The most innocuous reason for tongue pain is very simple and very common. Accidentally biting the tongue is extremely painful, both at the time the tongue is actually bitten and for some time afterward. As the tongue heals, the soreness will begin to subside. Using an oral rinse to keep the mouth clean will help facilitate the healing process.
Smoking can cause a great many health issues, including the development of a sore tongue. Over time, smoking will make the tongue more sensitive and thus make it easier to be negatively impacted by hot and cold beverages or register a heightened response to any type of oral disease.

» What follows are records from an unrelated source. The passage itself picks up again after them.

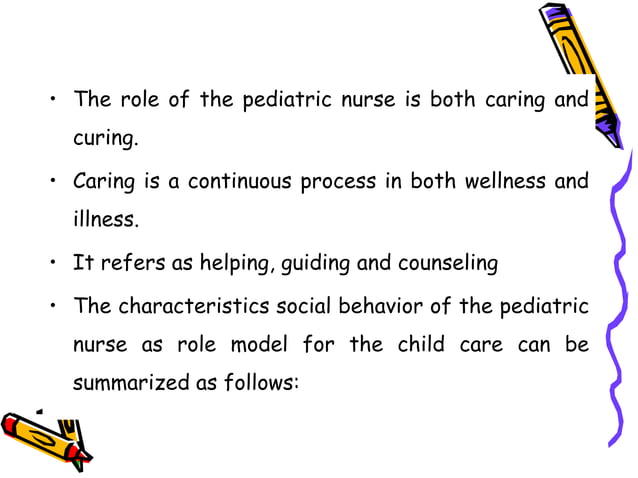 • The role of the pediatric nurse is both caring and curing.

• Caring is a continuous process in both wellness and illness.

• It refers as helping, guiding and counseling

• The characteristics social behavior of the pediatric nurse as role model for the child care can be summarized as follows: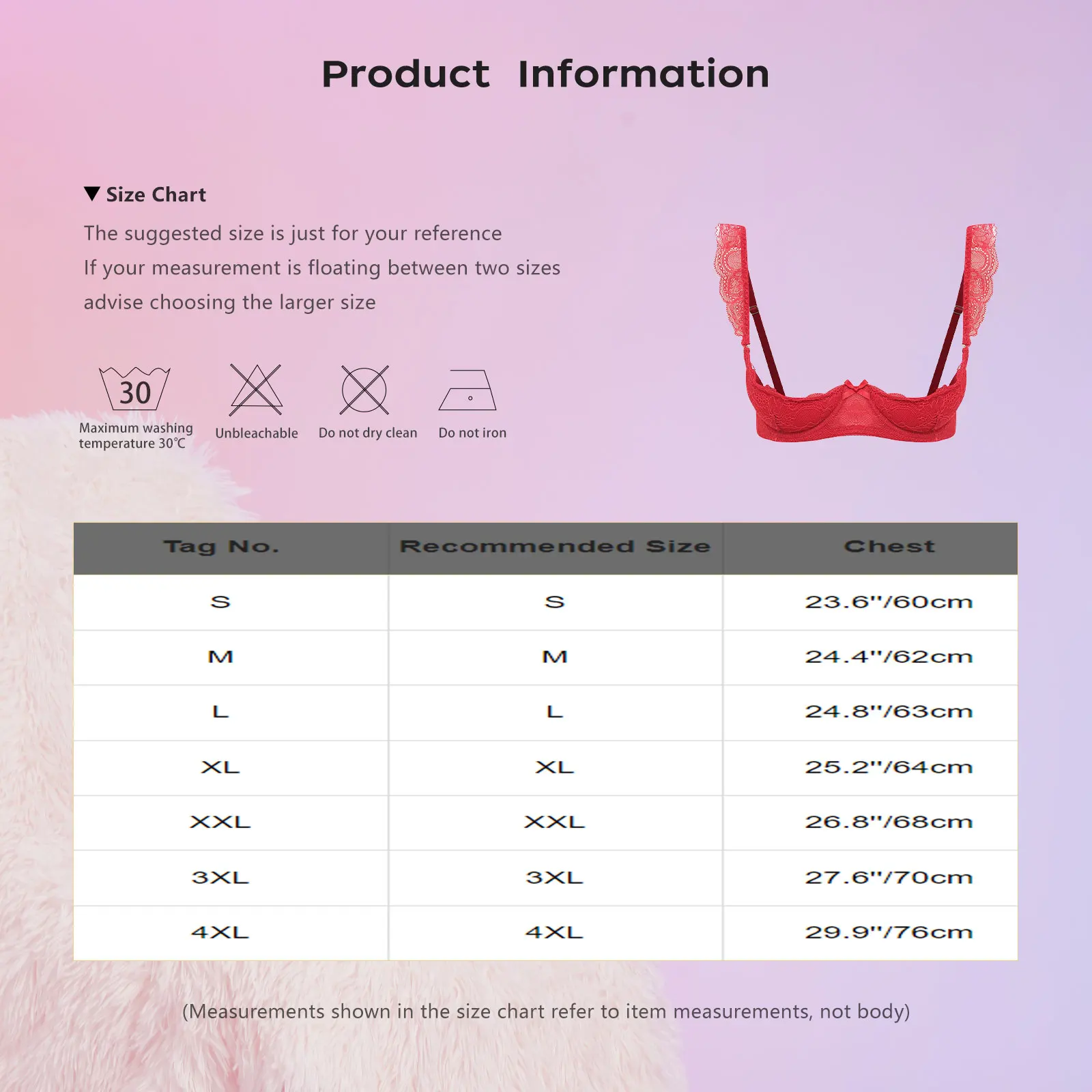 Product Information

▼ Size Chart

The suggested size is just for your reference
If your measurement is floating between two sizes
advise choosing the larger size

30
Maximum washing temperature 30℃

Unbleachable

Do not dry clean

Do not iron

| Tag No. | Recommended Size | Chest |
|---|---|---|
| S | S | 23.6"/60cm |
| M | M | 24.4"/62cm |
| L | L | 24.8"/63cm |
| XL | XL | 25.2"/64cm |
| XXL | XXL | 26.8"/68cm |
| 3XL | 3XL | 27.6"/70cm |
| 4XL | 4XL | 29.9"/76cm |

(Measurements shown in the size chart refer to item measurements, not body)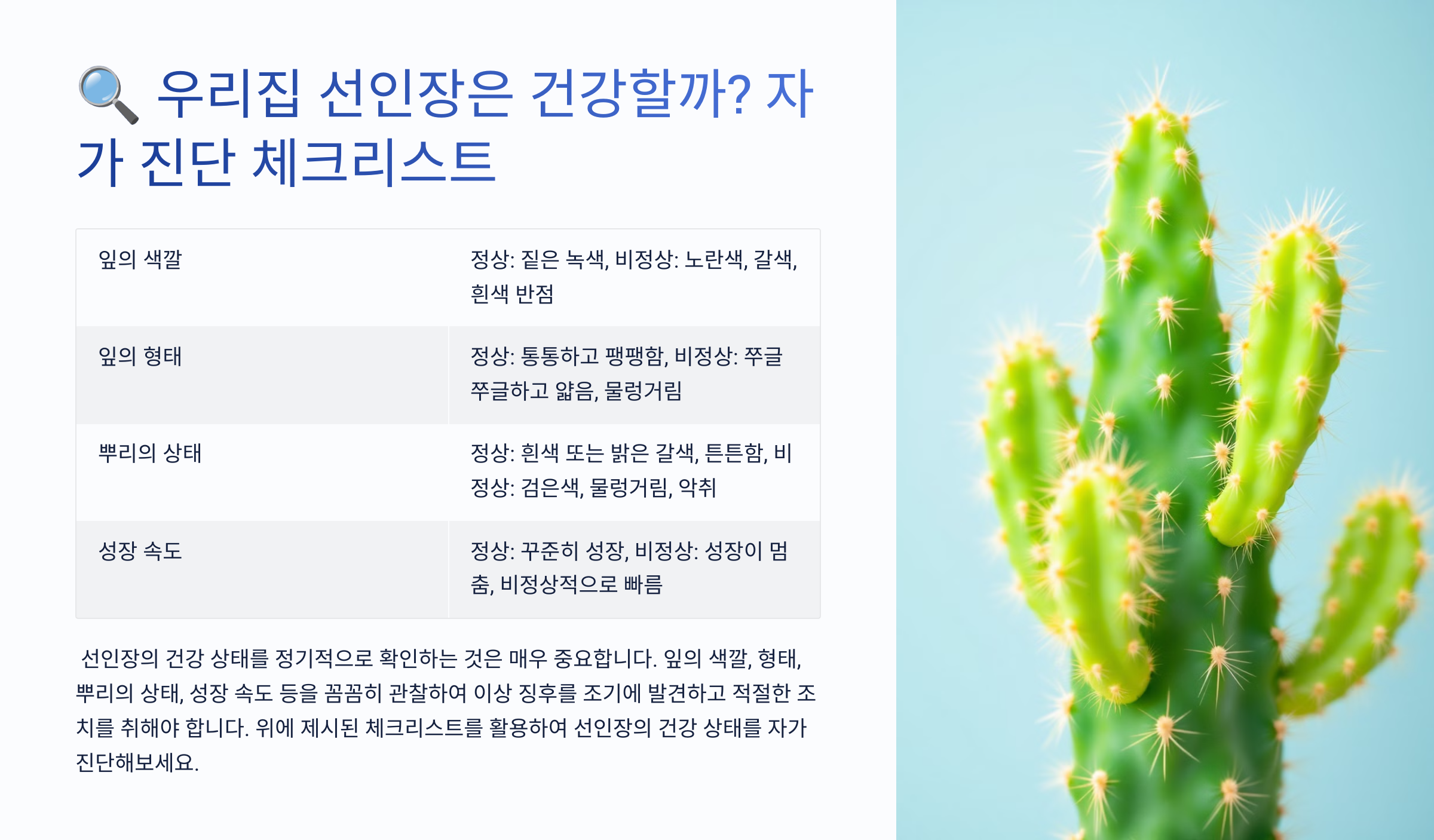 🔍 우리집 선인장은 건강할까? 자가 진단 체크리스트

| 잎의 색깔 | 정상: 짙은 녹색, 비정상: 노란색, 갈색, 흰색 반점 |
|---|---|
| 잎의 형태 | 정상: 통통하고 팽팽함, 비정상: 쭈글쭈글하고 얇음, 물렁거림 |
| 뿌리의 상태 | 정상: 흰색 또는 밝은 갈색, 튼튼함, 비정상: 검은색, 물렁거림, 악취 |
| 성장 속도 | 정상: 꾸준히 성장, 비정상: 성장이 멈춤, 비정상적으로 빠름 |

선인장의 건강 상태를 정기적으로 확인하는 것은 매우 중요합니다. 잎의 색깔, 형태, 뿌리의 상태, 성장 속도 등을 꼼꼼히 관찰하여 이상 징후를 조기에 발견하고 적절한 조치를 취해야 합니다. 위에 제시된 체크리스트를 활용하여 선인장의 건강 상태를 자가 진단해보세요.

Choosing to stop smoking will help to reverse the sensitivity and soreness as well as be good for the rest of the body.
Various types of gum disease may lead to a tongue that is inflamed and sore. Gingivitis is one example. The presence of a canker sore or tongue tumor may also develop due to poor oral health. Often, these conditions will require treatment with antibiotics and testing to ensure that the tumor is not malignant in order to correct the core problem. From that point forward, engaging in a consistent regimen of proper dental care will help to minimize the chances of a recurring situation.
Not every cause of soreness in the tongue is found in the mouth. Ailments that compromise other organs in the body can indirectly lead to problems with the tongue. Angina can cause pains all over the body, including the tongue. Emotional imbalances such as depression and anxiety can trigger aches and pains throughout the body, with the tongue possibly becoming dry and sensitive. This type of referred pain is not uncommon at all, and will usually disappear as the originating ailment is diagnosed and treatment begins.
While a sore tongue may or may not be a sign of something serious, it is always a good idea to see a dentist when there is no apparent cause for the soreness. Developing and maintaining good dental health habits will go a long way toward preventing some of the causes, as well as making it easier to diagnose some of the more serious reasons for the soreness.